▶ **Your goal**: Copy out all of the data below with no alterations.

## START Task data

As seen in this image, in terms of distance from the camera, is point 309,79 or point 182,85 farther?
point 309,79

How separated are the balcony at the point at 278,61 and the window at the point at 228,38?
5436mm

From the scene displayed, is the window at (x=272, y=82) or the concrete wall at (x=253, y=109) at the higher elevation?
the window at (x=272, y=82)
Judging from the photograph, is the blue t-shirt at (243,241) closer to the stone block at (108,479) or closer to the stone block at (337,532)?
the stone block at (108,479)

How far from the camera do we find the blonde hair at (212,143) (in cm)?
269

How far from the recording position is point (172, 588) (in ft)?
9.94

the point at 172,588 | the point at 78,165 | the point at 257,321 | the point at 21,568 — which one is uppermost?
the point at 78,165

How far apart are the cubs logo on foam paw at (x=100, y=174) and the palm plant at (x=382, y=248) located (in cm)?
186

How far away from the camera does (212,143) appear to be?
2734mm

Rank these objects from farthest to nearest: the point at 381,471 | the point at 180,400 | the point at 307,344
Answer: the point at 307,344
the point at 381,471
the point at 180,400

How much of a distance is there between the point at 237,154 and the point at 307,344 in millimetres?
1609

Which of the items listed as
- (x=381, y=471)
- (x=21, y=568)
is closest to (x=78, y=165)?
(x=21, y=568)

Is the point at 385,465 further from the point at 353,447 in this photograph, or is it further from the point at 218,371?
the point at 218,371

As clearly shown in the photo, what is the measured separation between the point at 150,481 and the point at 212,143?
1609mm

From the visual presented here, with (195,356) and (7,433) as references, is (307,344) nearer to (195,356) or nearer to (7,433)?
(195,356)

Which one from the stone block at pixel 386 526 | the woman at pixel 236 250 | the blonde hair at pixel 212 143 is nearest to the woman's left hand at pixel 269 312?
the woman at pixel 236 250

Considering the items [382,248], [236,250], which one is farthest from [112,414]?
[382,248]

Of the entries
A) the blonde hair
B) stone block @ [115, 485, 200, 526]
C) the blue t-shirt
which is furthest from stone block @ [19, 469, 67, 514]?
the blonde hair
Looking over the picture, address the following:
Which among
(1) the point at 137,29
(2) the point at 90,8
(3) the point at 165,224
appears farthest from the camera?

## END Task data

▶ **Complete output**:
As seen in this image, in terms of distance from the camera, is point 309,79 or point 182,85 farther?
point 309,79

How separated are the balcony at the point at 278,61 and the window at the point at 228,38?
5436mm

From the scene displayed, is the window at (x=272, y=82) or the concrete wall at (x=253, y=109) at the higher elevation?
the window at (x=272, y=82)
Judging from the photograph, is the blue t-shirt at (243,241) closer to the stone block at (108,479) or closer to the stone block at (337,532)?
the stone block at (108,479)

How far from the camera do we find the blonde hair at (212,143) (in cm)?
269

How far from the recording position is point (172, 588) (in ft)?
9.94

the point at 172,588 | the point at 78,165 | the point at 257,321 | the point at 21,568 — which one is uppermost?
the point at 78,165

How far apart are the cubs logo on foam paw at (x=100, y=174) and the palm plant at (x=382, y=248) located (in cm)?
186

How far away from the camera does (212,143) appear to be?
2734mm

Rank these objects from farthest to nearest: the point at 381,471 | the point at 180,400 | the point at 307,344
Answer: the point at 307,344
the point at 381,471
the point at 180,400

How much of a distance is there between the point at 237,154 and the point at 307,344 in millimetres?
1609

Which of the items listed as
- (x=381, y=471)
- (x=21, y=568)
is closest to (x=78, y=165)?
(x=21, y=568)

Is the point at 385,465 further from the point at 353,447 in this photograph, or is it further from the point at 218,371?
the point at 218,371

As clearly shown in the photo, what is the measured separation between the point at 150,481 and the point at 212,143?
1609mm

From the visual presented here, with (195,356) and (7,433) as references, is (307,344) nearer to (195,356) or nearer to (7,433)?
(195,356)

Which one from the stone block at pixel 386 526 | the woman at pixel 236 250 | the blonde hair at pixel 212 143 is nearest to the woman's left hand at pixel 269 312?
the woman at pixel 236 250

Considering the items [382,248], [236,250], which one is farthest from [112,414]?
[382,248]

Of the entries
A) the blonde hair
B) stone block @ [115, 485, 200, 526]
C) the blue t-shirt
which is furthest from stone block @ [19, 469, 67, 514]?
the blonde hair
Looking over the picture, address the following:
Which among
(1) the point at 137,29
(2) the point at 90,8
(3) the point at 165,224
appears farthest from the camera?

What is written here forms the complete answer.